Today the New York Times published an article outlining the level of absurdity that corporations will go through to abrogate the legal rights of consumers.  Three years ago the Supreme Court delivered the opinion of AT&T Mobility, LLC v. Concepcion, 584 F.3d 849, where it reversed the 9th Circuit and found that the Federal Arbitration Act (FAA) makes agreements to arbitrate valid, irrevocable, and enforceable and prohibits States from conditioning the enforceability of certain arbitration agreements on clauses, such as the waiver of bringing class actions.

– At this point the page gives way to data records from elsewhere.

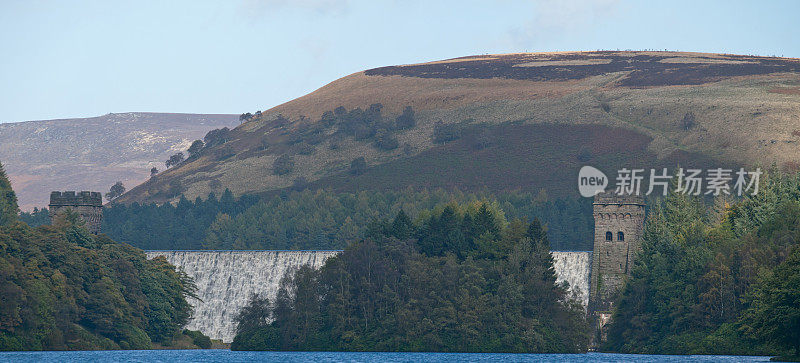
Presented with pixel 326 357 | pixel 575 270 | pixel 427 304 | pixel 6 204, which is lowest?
pixel 326 357

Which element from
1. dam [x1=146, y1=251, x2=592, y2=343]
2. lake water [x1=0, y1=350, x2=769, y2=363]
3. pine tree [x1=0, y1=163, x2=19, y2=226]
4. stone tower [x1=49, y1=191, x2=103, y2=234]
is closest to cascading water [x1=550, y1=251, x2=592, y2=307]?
lake water [x1=0, y1=350, x2=769, y2=363]

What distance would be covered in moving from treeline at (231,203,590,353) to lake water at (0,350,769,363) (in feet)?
12.8

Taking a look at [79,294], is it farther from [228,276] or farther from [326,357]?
[228,276]

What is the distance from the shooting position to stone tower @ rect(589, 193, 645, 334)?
122750mm

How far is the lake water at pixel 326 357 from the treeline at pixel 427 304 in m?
3.91

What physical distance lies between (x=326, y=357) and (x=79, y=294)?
2493 centimetres

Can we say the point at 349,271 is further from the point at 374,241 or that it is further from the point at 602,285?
the point at 602,285

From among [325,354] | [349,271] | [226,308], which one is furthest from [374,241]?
[226,308]

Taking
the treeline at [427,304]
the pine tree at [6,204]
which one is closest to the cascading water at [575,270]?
the treeline at [427,304]

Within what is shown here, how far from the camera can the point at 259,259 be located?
494 ft

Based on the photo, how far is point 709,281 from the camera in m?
99.3

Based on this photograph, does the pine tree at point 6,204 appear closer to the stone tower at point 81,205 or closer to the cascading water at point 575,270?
the stone tower at point 81,205

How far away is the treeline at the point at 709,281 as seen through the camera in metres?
95.5

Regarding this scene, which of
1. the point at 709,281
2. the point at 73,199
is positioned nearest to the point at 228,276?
the point at 73,199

Since that holding, corporations starting conditioning almost all consumer transactions, and now interactions, on agreeing (implicitly) to forced arbitration.  As the New York Times has revealed, now General Mills, the maker of common household brands like Cheerios and Bisquick, trades consumers’ access to a courtroom for private, forced arbitration, if they choose to download coupons online or decide to follow General Mills on Facebook.  A copy of the full article online can be found at:

http://www.nytimes.com/2014/04/17/business/when-liking-a-brand-online-voids-the-right-to-sue.html?_r=0

This issue of ever expanding forced consumer arbitration and waiver of consumer rights, has been an issue Congress has now taken up.  Paul Bland of the Public Justice Center recently testified before a House Subcommittee on Commercial and Administrative Law, highlighting this ongoing problem, pointing out that there is no meaningful judicial review of arbitration decisions due to current law which allows arbitrators nearly complete freedom to ignore their own rules, the facts, and even the law.

The latest step taken by General Mills highlights the future of forces arbitration and the loss of consumer rights.  If this trend continues, perhaps merely browsing a corporate website or signing up for news alerts will be a basis for giving up your day in court if the company’s products or services later cause harm.